- _Source passage_:
= Beginning of Section =

Tag Archives: Deficit

Budget guru Paul Ryan discusses the economy at the Heritage Foundation

My favorite GOP ideas-man speaking at my favorite think tank. Here’s the full transcript courtesy of National Review.

Excerpt:

The Treasury Department’s latest study on income mobility in America found that during the ten-year period starting in 1996, roughly half of the taxpayers who started in the bottom 20 percent had moved up to a higher income group by 2005.Meanwhile, half of all taxpayers ended up in a different income group at the end of ten years. Many moved up, and some moved down, but economic growth resulted in rising incomes for most people over this period.

Another recent survey of over 500 successful entrepreneurs found that 93 percent came from middle-class or lower-class backgrounds. The majority were the first in their families to launch a business.

Their stories are the American story: Millions of immigrants fled from the closed societies of the Old World to the security of equal rights in this land of upward mobility.

Telling Americans they are stuck in their current station in life, that they are victims of circumstances beyond their control, and that government’s role is to help them cope with it – well, that’s not who we are. That’s not what we do.

Our Founding Fathers rejected this mentality. In societies marked by class structure, an elite class made up of rich and powerful patrons supplies the needs of a large client underclass that toils, but cannot own. The unfairness of closed societies is the kindling for class warfare, where the interests of “capital” and “labor” are perpetually in conflict. What one class wins, the other loses.

The legacy of this tradition can still be seen in Europe today: Top-heavy welfare states have replaced the traditional aristocracies, and masses of the long-term unemployed are locked into the new lower class.

The United States was destined to break out of this bleak history. Our future would not be staked on traditional class structures, but on civic solidarity. Gone would be the struggle of class against class.

Instead, Americans would work, compete, and co-operate in an open market, climb the ladder of opportunity, and keep the fruits of their efforts.

Self-government and the rule of law would secure our equal, God-given rights. Our political and economic systems – rooted in freedom and responsibility – would reward, and thus cultivate, traditional virtues.

Given that the President’s policies have moved us closer to the European model, I suppose we shouldn’t be surprised that his class-based rhetoric has followed suit.

We shouldn’t be surprised… but we have every right to be disappointed. Instead of appealing to the hope and optimism that were hallmarks of his first campaign, he has launched his second campaign by preying on the emotions of fear, envy, and resentment.

This has the potential to be just as damaging as his misguided policies. Sowing social unrest and class resentment makes America weaker, not stronger. Pitting one group against another only distracts us from the true sources of inequity in this country – corporate welfare that enriches the powerful, and empty promises that betray the powerless.

Ironically, equality of outcome is a form of inequality – one that is based on political influence and bureaucratic favoritism.

That’s the real class warfare that threatens us: A class of bureaucrats and connected crony capitalists trying to rise above the rest of us, call the shots, rig the rules, and preserve their place atop society. And their gains will come at the expense of working Americans, entrepreneurs, and that small businesswoman who has the gall to take on the corporate chieftain.

= End of Section =

- _What this exercise asks_:
- a) Answer from the speech excerpt:
(i) According to the Treasury study, roughly what share of taxpayers who started in the bottom 20 percent had moved to a higher income group by 2005?
(ii) What percentage of the surveyed entrepreneurs came from middle-class or lower-class backgrounds?
(iii) What two things does the excerpt name as the true sources of inequity in the country?
- b) Reproduce the part of the speech excerpt starting at "The legacy of" and ending at "of their efforts.".

- _Material provided_:
= Beginning of Section =

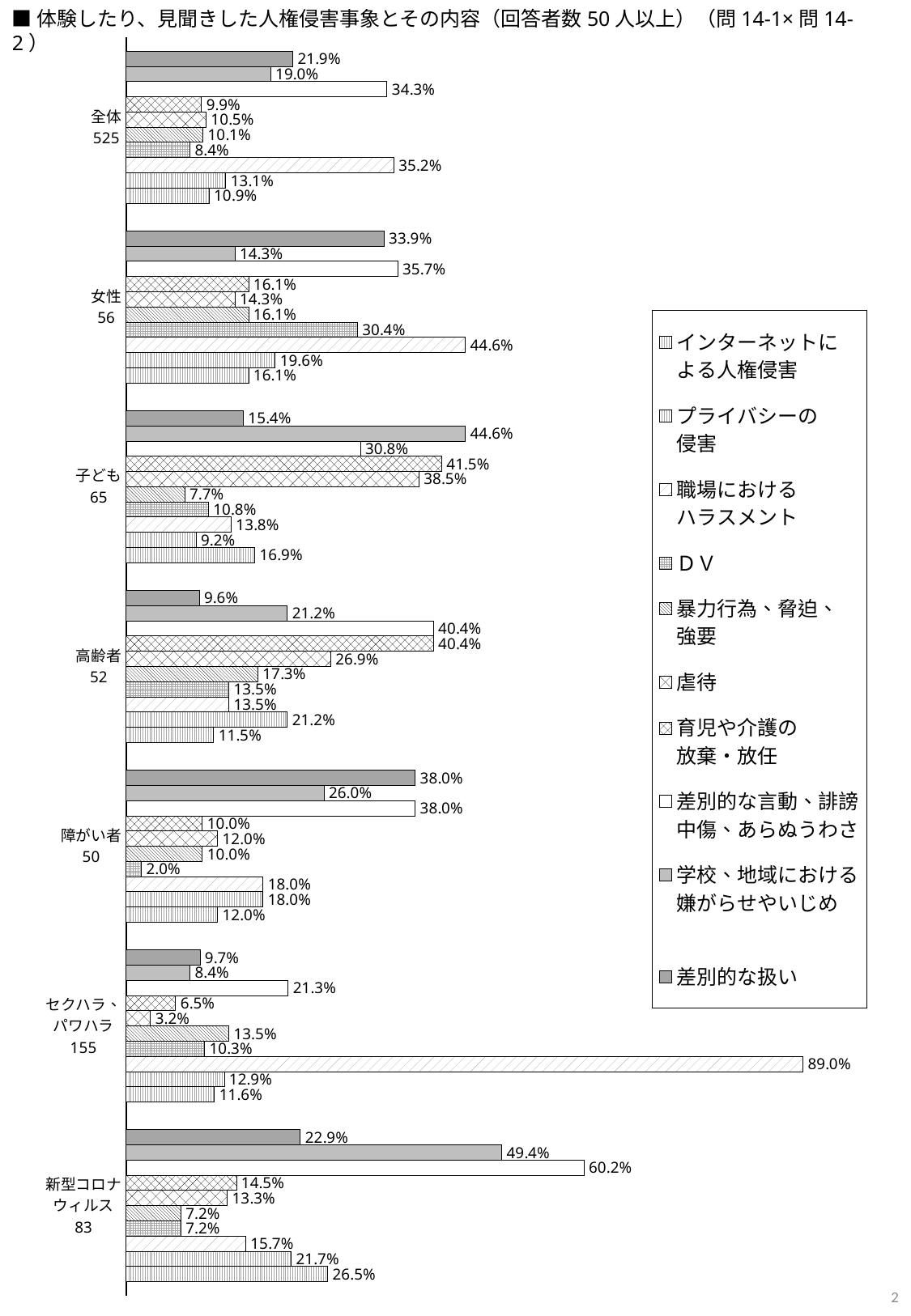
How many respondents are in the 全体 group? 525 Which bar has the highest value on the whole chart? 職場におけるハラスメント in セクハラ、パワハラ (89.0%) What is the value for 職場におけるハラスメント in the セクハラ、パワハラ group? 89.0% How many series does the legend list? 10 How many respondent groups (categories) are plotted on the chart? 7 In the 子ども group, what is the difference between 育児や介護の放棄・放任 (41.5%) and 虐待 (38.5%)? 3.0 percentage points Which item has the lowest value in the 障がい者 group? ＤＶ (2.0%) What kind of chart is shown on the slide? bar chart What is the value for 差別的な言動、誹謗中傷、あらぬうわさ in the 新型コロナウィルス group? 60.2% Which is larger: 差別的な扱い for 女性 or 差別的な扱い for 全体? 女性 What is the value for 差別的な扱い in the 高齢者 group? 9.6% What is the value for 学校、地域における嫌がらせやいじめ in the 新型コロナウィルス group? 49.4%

= End of Section =
= Beginning of Section =

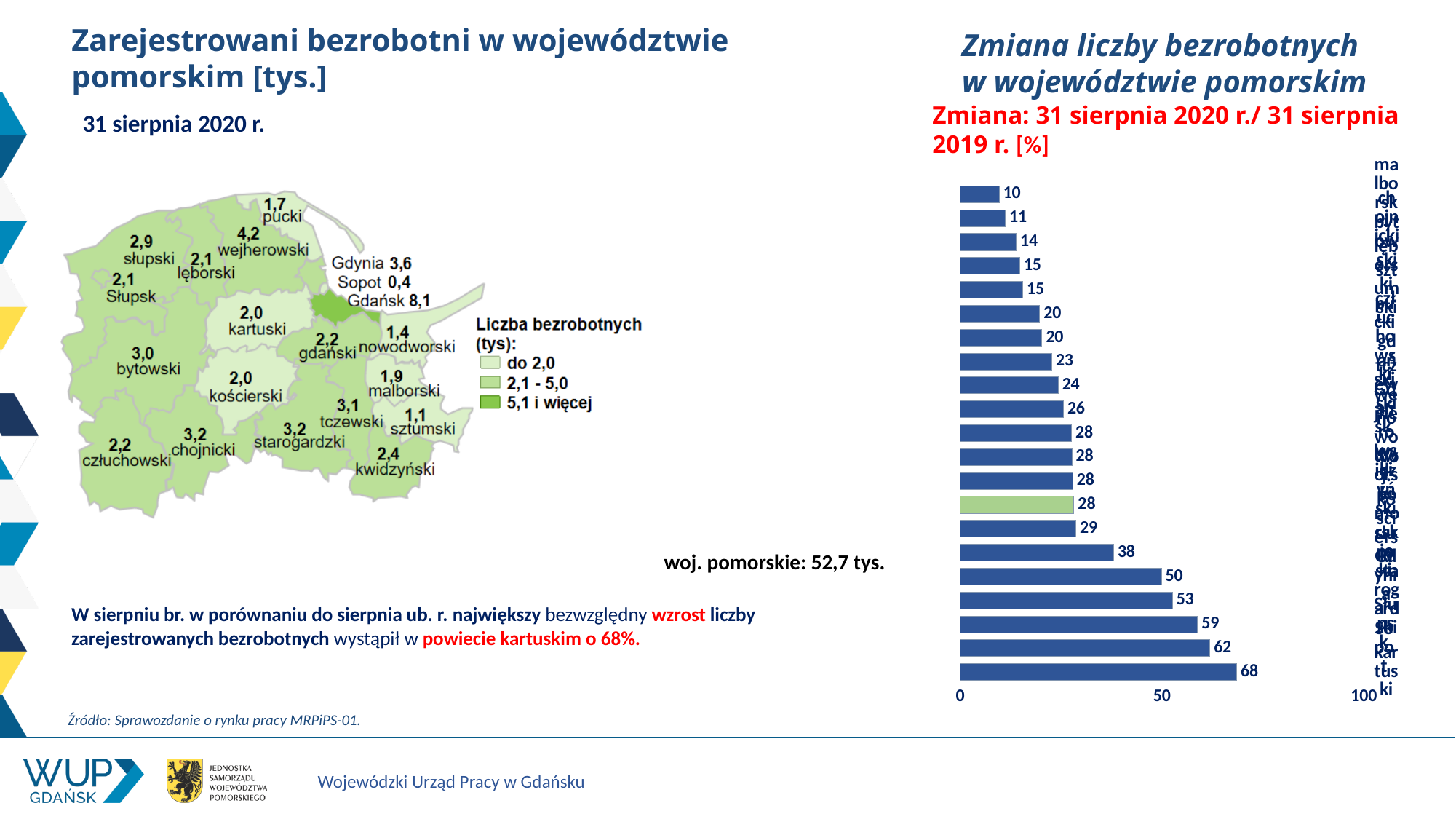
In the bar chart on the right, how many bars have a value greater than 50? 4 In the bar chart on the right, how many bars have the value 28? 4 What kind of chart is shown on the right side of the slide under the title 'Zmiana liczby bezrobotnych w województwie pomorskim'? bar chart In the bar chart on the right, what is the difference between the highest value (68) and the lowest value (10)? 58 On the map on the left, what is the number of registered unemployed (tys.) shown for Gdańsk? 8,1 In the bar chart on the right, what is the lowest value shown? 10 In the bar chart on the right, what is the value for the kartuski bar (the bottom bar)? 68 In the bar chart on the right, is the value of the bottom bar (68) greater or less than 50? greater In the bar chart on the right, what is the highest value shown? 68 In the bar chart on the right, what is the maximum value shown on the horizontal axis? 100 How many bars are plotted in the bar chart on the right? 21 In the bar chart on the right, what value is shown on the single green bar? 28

= End of Section =
= Beginning of Section =

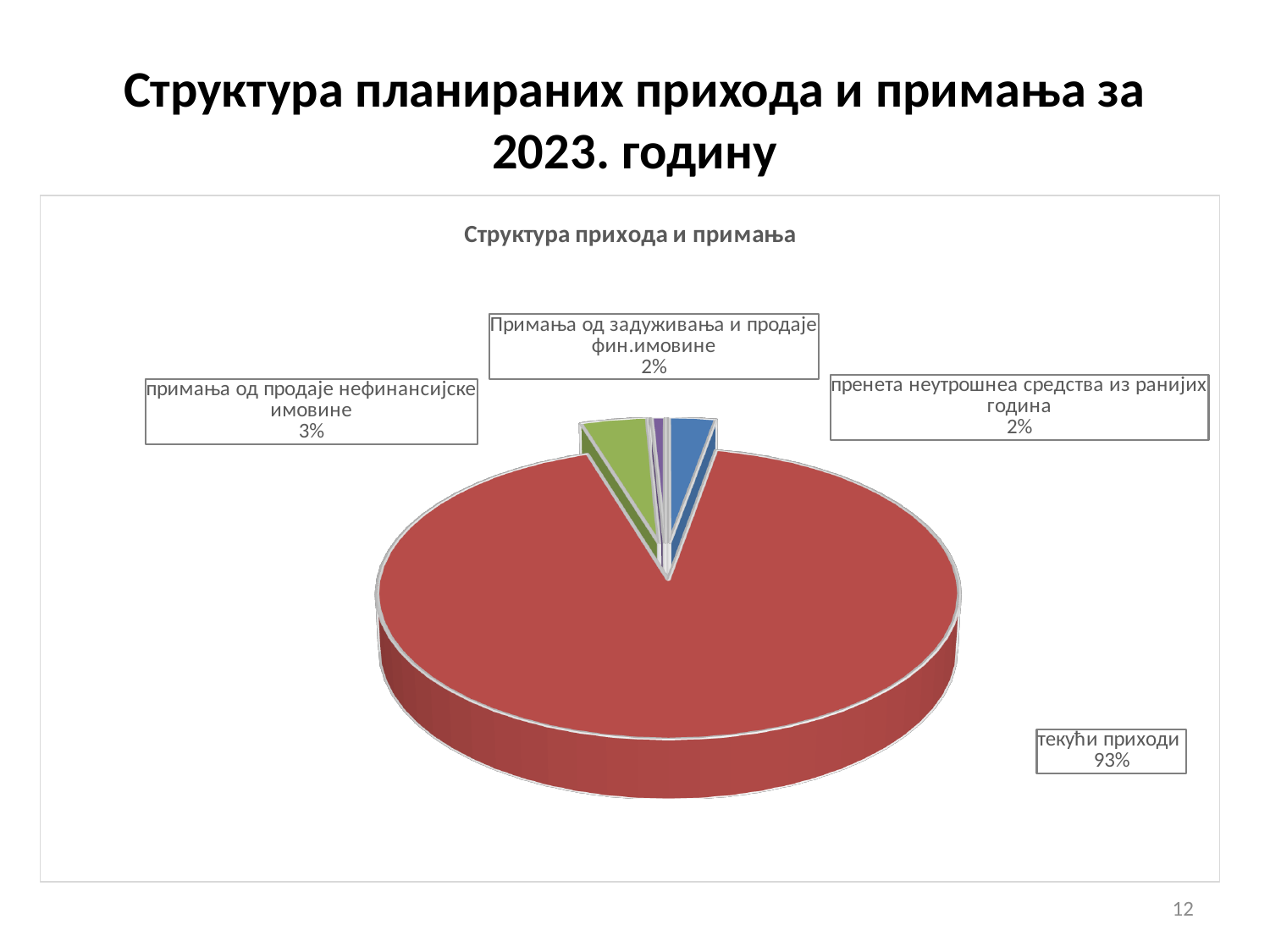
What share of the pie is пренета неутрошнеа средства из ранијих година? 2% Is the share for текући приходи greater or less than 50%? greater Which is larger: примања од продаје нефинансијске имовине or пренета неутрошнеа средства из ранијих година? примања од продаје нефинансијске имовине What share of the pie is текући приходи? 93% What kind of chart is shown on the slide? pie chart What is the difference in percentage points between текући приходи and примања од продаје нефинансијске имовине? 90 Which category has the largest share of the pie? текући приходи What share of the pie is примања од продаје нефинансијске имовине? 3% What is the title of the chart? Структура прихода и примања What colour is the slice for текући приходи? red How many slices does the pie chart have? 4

= End of Section =

- _Results for each task_:
- a)
(i) Roughly half.
(ii) 93 percent.
(iii) Corporate welfare that enriches the powerful, and empty promises that betray the powerless.

- b)
The legacy of this tradition can still be seen in Europe today: Top-heavy welfare states have replaced the traditional aristocracies, and masses of the long-term unemployed are locked into the new lower class.

The United States was destined to break out of this bleak history. Our future would not be staked on traditional class structures, but on civic solidarity. Gone would be the struggle of class against class.

Instead, Americans would work, compete, and co-operate in an open market, climb the ladder of opportunity, and keep the fruits of their efforts.